Required task: Put each line of the records below into a JSON list of strings, one string per line, and leave out the blank lines.

Stored rows:
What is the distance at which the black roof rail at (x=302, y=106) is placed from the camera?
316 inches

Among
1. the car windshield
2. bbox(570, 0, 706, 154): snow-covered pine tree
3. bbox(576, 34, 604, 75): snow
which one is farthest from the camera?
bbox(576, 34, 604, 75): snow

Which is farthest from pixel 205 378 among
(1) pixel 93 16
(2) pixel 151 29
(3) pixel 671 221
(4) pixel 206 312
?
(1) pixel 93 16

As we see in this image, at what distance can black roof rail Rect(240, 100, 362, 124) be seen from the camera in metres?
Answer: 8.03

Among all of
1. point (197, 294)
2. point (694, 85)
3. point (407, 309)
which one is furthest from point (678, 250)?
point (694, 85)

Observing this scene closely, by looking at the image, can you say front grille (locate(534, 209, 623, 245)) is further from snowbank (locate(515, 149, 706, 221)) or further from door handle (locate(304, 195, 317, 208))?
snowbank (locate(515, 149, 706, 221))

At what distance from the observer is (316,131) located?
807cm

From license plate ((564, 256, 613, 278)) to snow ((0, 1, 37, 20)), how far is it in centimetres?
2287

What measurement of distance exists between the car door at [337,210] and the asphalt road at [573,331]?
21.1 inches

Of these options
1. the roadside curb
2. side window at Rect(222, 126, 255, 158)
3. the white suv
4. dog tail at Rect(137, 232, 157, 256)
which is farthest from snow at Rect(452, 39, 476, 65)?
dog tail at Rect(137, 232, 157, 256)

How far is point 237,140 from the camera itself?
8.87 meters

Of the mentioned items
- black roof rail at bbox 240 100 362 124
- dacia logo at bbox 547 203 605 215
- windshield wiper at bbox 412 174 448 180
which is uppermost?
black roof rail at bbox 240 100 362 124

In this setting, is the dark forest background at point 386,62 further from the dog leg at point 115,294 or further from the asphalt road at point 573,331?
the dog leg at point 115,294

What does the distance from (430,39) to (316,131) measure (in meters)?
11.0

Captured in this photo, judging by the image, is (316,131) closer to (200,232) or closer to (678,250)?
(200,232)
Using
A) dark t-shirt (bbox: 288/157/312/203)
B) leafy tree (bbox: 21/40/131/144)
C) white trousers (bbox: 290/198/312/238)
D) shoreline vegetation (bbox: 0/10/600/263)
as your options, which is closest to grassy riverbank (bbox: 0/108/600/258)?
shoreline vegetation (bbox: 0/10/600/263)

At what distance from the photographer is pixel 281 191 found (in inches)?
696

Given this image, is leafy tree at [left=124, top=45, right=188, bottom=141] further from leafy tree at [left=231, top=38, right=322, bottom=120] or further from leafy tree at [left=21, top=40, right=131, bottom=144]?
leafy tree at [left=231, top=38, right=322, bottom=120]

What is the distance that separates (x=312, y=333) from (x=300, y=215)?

Exercise response:
[
  "What is the distance at which the black roof rail at (x=302, y=106) is placed from the camera?",
  "316 inches",
  "Among",
  "1. the car windshield",
  "2. bbox(570, 0, 706, 154): snow-covered pine tree",
  "3. bbox(576, 34, 604, 75): snow",
  "which one is farthest from the camera?",
  "bbox(576, 34, 604, 75): snow",
  "Which is farthest from pixel 205 378 among",
  "(1) pixel 93 16",
  "(2) pixel 151 29",
  "(3) pixel 671 221",
  "(4) pixel 206 312",
  "?",
  "(1) pixel 93 16",
  "As we see in this image, at what distance can black roof rail Rect(240, 100, 362, 124) be seen from the camera in metres?",
  "Answer: 8.03",
  "Among all of",
  "1. point (197, 294)",
  "2. point (694, 85)",
  "3. point (407, 309)",
  "which one is furthest from point (678, 250)?",
  "point (694, 85)",
  "Observing this scene closely, by looking at the image, can you say front grille (locate(534, 209, 623, 245)) is further from snowbank (locate(515, 149, 706, 221)) or further from door handle (locate(304, 195, 317, 208))?",
  "snowbank (locate(515, 149, 706, 221))",
  "At what distance from the observer is (316,131) located?",
  "807cm",
  "From license plate ((564, 256, 613, 278)) to snow ((0, 1, 37, 20)), how far is it in centimetres?",
  "2287",
  "What measurement of distance exists between the car door at [337,210] and the asphalt road at [573,331]?",
  "21.1 inches",
  "Of these options",
  "1. the roadside curb",
  "2. side window at Rect(222, 126, 255, 158)",
  "3. the white suv",
  "4. dog tail at Rect(137, 232, 157, 256)",
  "which is farthest from snow at Rect(452, 39, 476, 65)?",
  "dog tail at Rect(137, 232, 157, 256)",
  "How far is point 237,140 from the camera itself?",
  "8.87 meters",
  "Of the mentioned items",
  "- black roof rail at bbox 240 100 362 124",
  "- dacia logo at bbox 547 203 605 215",
  "- windshield wiper at bbox 412 174 448 180",
  "which is uppermost?",
  "black roof rail at bbox 240 100 362 124",
  "In this setting, is the dark forest background at point 386,62 further from the dog leg at point 115,294 or further from the asphalt road at point 573,331?",
  "the dog leg at point 115,294",
  "What does the distance from (430,39) to (316,131) measure (in meters)?",
  "11.0",
  "Captured in this photo, judging by the image, is (316,131) closer to (200,232) or closer to (678,250)?",
  "(200,232)",
  "Using",
  "A) dark t-shirt (bbox: 288/157/312/203)",
  "B) leafy tree (bbox: 21/40/131/144)",
  "C) white trousers (bbox: 290/198/312/238)",
  "D) shoreline vegetation (bbox: 0/10/600/263)",
  "as your options, which is closest to grassy riverbank (bbox: 0/108/600/258)?",
  "shoreline vegetation (bbox: 0/10/600/263)",
  "At what distance from the photographer is pixel 281 191 found (in inches)?",
  "696",
  "Given this image, is leafy tree at [left=124, top=45, right=188, bottom=141] further from leafy tree at [left=231, top=38, right=322, bottom=120] or further from leafy tree at [left=21, top=40, right=131, bottom=144]?",
  "leafy tree at [left=231, top=38, right=322, bottom=120]",
  "What is the distance that separates (x=312, y=333) from (x=300, y=215)?"
]